Task to carry out: Below are the records; print exactly the lines from the one with "order: Artiodactyla" through the last, both included, and leave the pictures out.

Input:
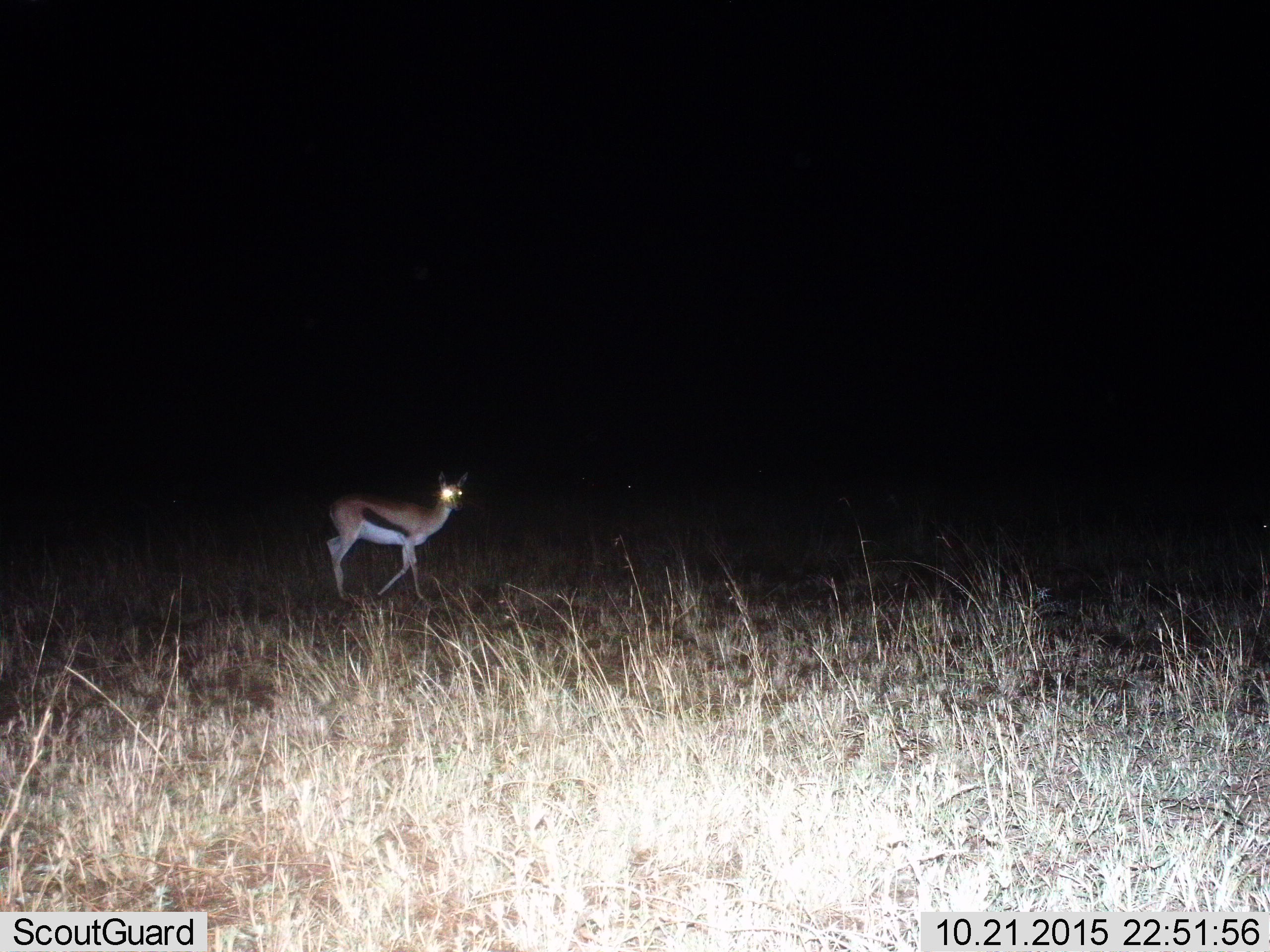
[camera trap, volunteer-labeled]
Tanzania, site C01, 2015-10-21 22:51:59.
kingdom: Animalia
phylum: Chordata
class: Mammalia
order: Artiodactyla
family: Bovidae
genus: Eudorcas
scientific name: Eudorcas thomsonii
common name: thomson's gazelle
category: gazellethomsons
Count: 1.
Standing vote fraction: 47%.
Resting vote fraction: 0%.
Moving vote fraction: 65%.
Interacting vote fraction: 0%.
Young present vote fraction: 0%.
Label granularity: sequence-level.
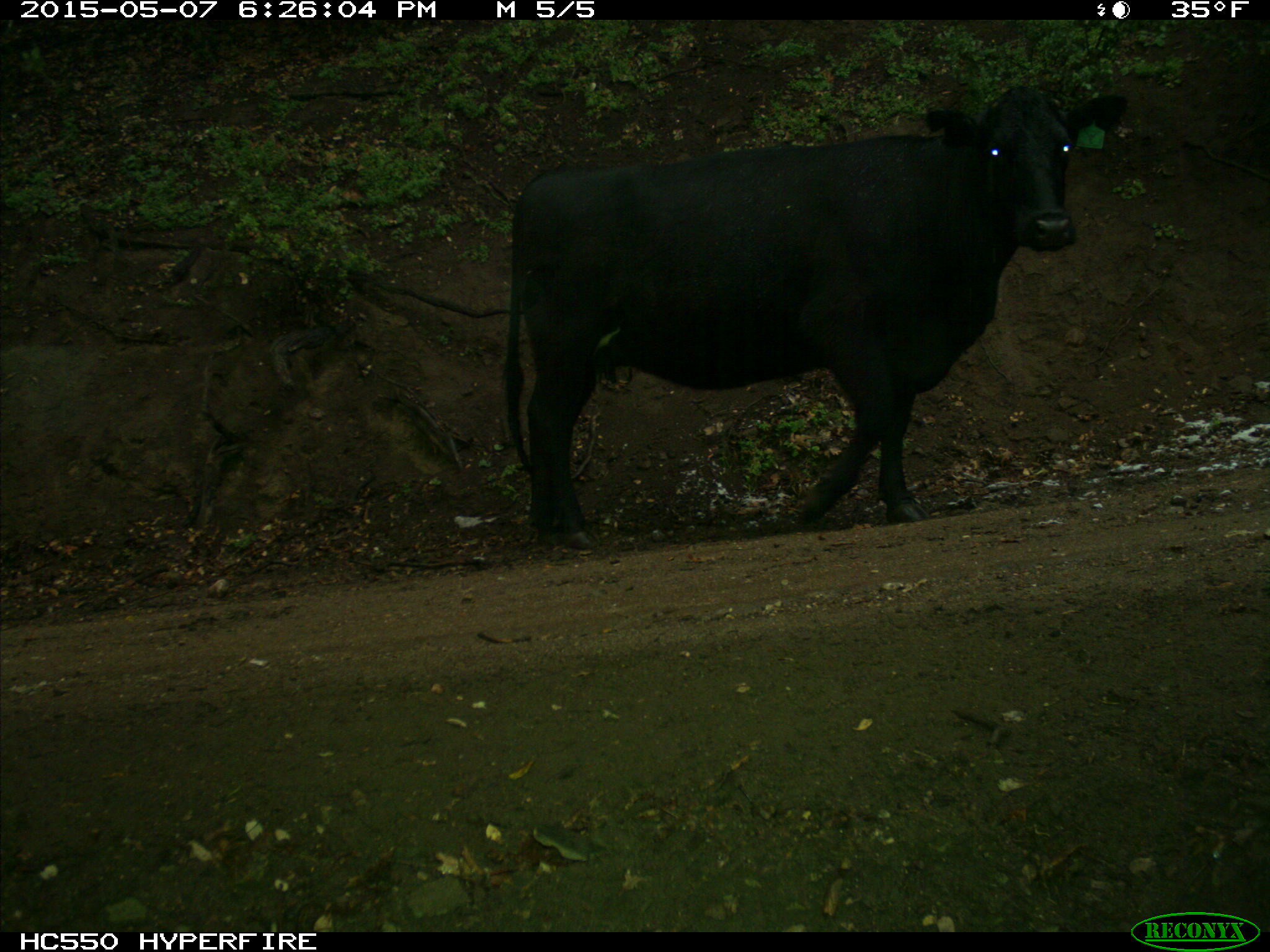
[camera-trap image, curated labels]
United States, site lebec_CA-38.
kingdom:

Answer:
order: Artiodactyla
family: Bovidae
genus: Eudorcas
scientific name: Eudorcas thomsonii
common name: thomson's gazelle
category: gazellethomsons
Count: 1.
Standing vote fraction: 47%.
Resting vote fraction: 0%.
Moving vote fraction: 65%.
Interacting vote fraction: 0%.
Young present vote fraction: 0%.
Label granularity: sequence-level.
[camera-trap image, curated labels]
United States, site lebec_CA-38.
kingdom:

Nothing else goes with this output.